Once the application is approved then the process of determining male from female plants begins.
“You can do buy what they call clones, which is what we did, and they are all female plants. So, then you go directly out to the field with plants. They start off a little better and you know you have a female plant. You want all female. If you have male plants they will pollinate the female flowers. You don’t want any seeds because the oil content will be higher,” said Meyer.
The next step is harvesting.
“Our plan is to come along and cut the plants at the bottom. We will load them up and hang them up to dry. They will have to dry until you get them down to approximately 10 percent moisture. When the plants get dry enough you will cut the buds off and we will send them to a processing plant. They will get the oil out of the buds. That’s where we make our money, from the amount of oil they get out of the plants,” Meyer said.
It’s easier said than done. After the harvest, the state comes in to check on regulations. One mistake and the entire investment is gone… literally.
“We have to let the state know when we think we will harvest within 30 days, and the state will come out and test the plants for THC. It has to be below that 0.3 percent or they can make you destroy the crop,” said Meyer.
The risk of losing their harvest is greater because hemp is a greater investment compared to other crops.
“It may take $400 to put in a corn crop where a hemp crop may take four to $5,000 an acre,” said Meyer.
Meyer is the third generation farmer, and when asked why “hemp?”.. he said: “We already do all the vegetables so it fit in with our program.
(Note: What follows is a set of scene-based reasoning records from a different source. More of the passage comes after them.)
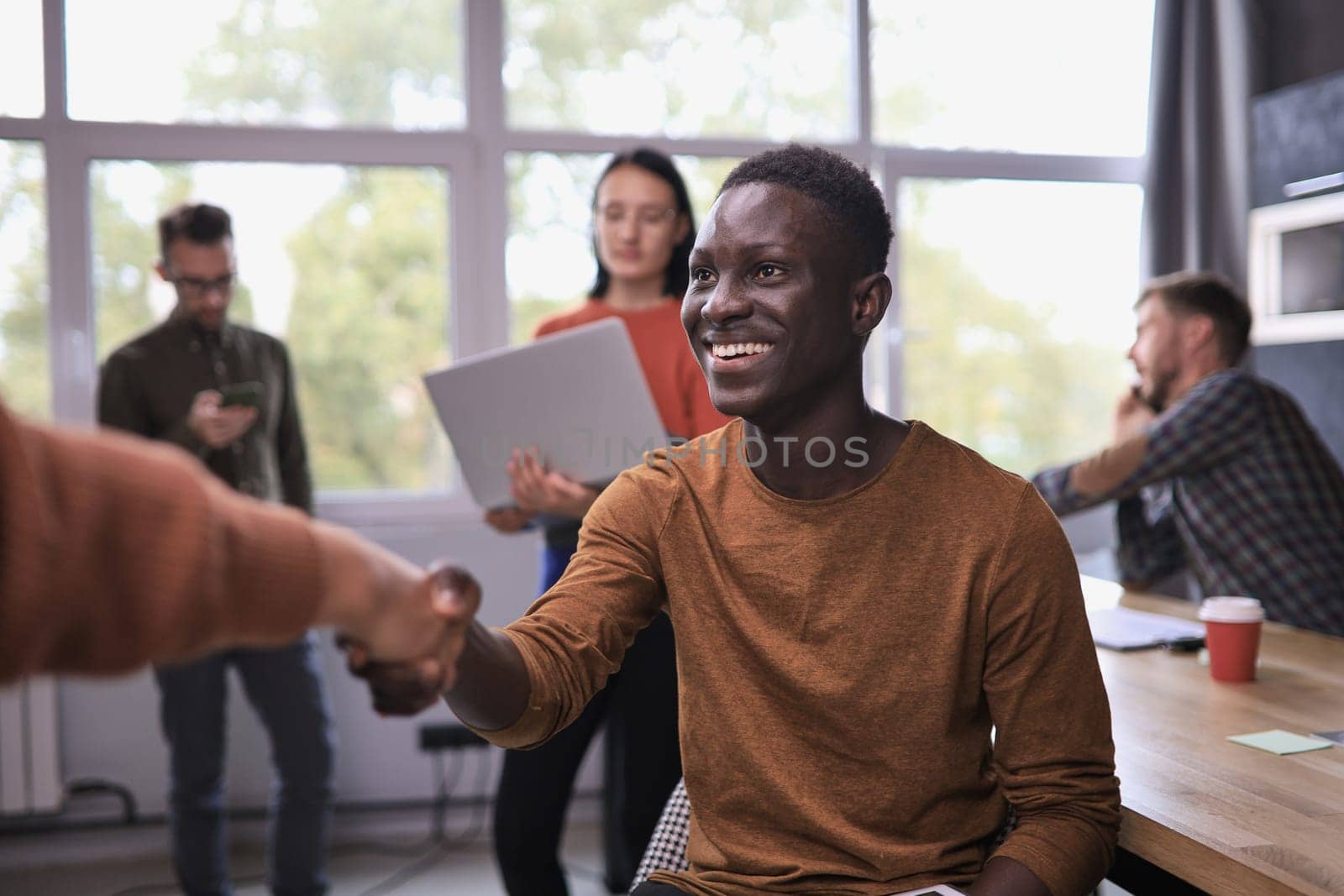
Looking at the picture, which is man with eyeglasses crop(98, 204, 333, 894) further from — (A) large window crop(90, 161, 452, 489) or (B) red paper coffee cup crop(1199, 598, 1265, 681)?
(B) red paper coffee cup crop(1199, 598, 1265, 681)

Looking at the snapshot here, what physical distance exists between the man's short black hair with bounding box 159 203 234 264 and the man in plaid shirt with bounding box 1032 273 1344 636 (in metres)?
2.01

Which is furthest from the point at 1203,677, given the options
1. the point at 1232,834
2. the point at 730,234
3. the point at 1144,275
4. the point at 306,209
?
the point at 306,209

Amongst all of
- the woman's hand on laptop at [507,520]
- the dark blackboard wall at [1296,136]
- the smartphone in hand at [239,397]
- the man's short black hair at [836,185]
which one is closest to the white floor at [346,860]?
the woman's hand on laptop at [507,520]

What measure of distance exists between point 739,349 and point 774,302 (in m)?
0.07

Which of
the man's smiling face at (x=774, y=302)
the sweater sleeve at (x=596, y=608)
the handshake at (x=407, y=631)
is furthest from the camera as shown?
the man's smiling face at (x=774, y=302)

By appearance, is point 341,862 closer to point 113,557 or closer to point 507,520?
point 507,520

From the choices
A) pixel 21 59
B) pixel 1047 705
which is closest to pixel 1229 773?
pixel 1047 705

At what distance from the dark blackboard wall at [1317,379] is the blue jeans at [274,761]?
2835 mm

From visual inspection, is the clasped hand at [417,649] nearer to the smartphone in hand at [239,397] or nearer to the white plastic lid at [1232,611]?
the white plastic lid at [1232,611]

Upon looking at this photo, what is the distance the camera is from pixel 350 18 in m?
3.47

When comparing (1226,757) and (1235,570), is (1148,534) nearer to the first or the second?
(1235,570)

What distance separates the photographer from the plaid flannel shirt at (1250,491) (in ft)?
7.50

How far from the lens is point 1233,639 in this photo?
164 cm

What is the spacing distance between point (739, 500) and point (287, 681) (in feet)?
5.78
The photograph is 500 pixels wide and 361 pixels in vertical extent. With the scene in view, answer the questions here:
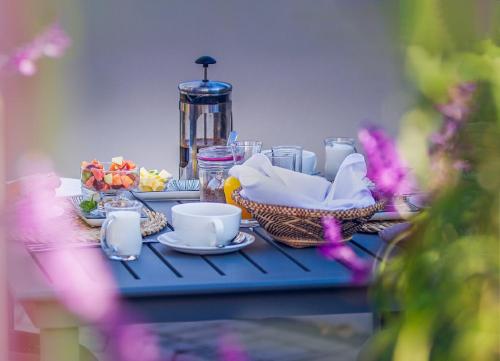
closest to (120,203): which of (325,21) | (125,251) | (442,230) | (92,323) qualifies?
(125,251)

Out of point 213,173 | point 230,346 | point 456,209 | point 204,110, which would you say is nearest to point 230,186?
point 213,173

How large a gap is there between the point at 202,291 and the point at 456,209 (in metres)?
1.16

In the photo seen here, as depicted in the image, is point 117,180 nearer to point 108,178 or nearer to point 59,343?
point 108,178

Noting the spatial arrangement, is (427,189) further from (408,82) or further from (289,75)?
(289,75)

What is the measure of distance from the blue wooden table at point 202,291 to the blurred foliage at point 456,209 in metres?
1.12

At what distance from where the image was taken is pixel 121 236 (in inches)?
75.2

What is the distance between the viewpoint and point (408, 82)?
0.58m

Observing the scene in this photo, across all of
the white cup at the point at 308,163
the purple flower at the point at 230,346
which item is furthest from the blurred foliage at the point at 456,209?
the purple flower at the point at 230,346

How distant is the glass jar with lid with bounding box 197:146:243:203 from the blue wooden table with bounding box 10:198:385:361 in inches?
18.1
I don’t have a lot of acres so any more diversified I can get the better,” said Meyer.
Hemp will be a positive for the community. With more demand means more jobs provided.
The outcome is yet to be determined, so we will check back in with Meyer during the fall to see how his harvest went.
“I wanted to get that first year under my belt as soon as I could and catch the market… You know like the early bird catches the worm… Well we’re trying to get in here at the beginning while the market is really good. I mean nobody really knows where this market is going to go.”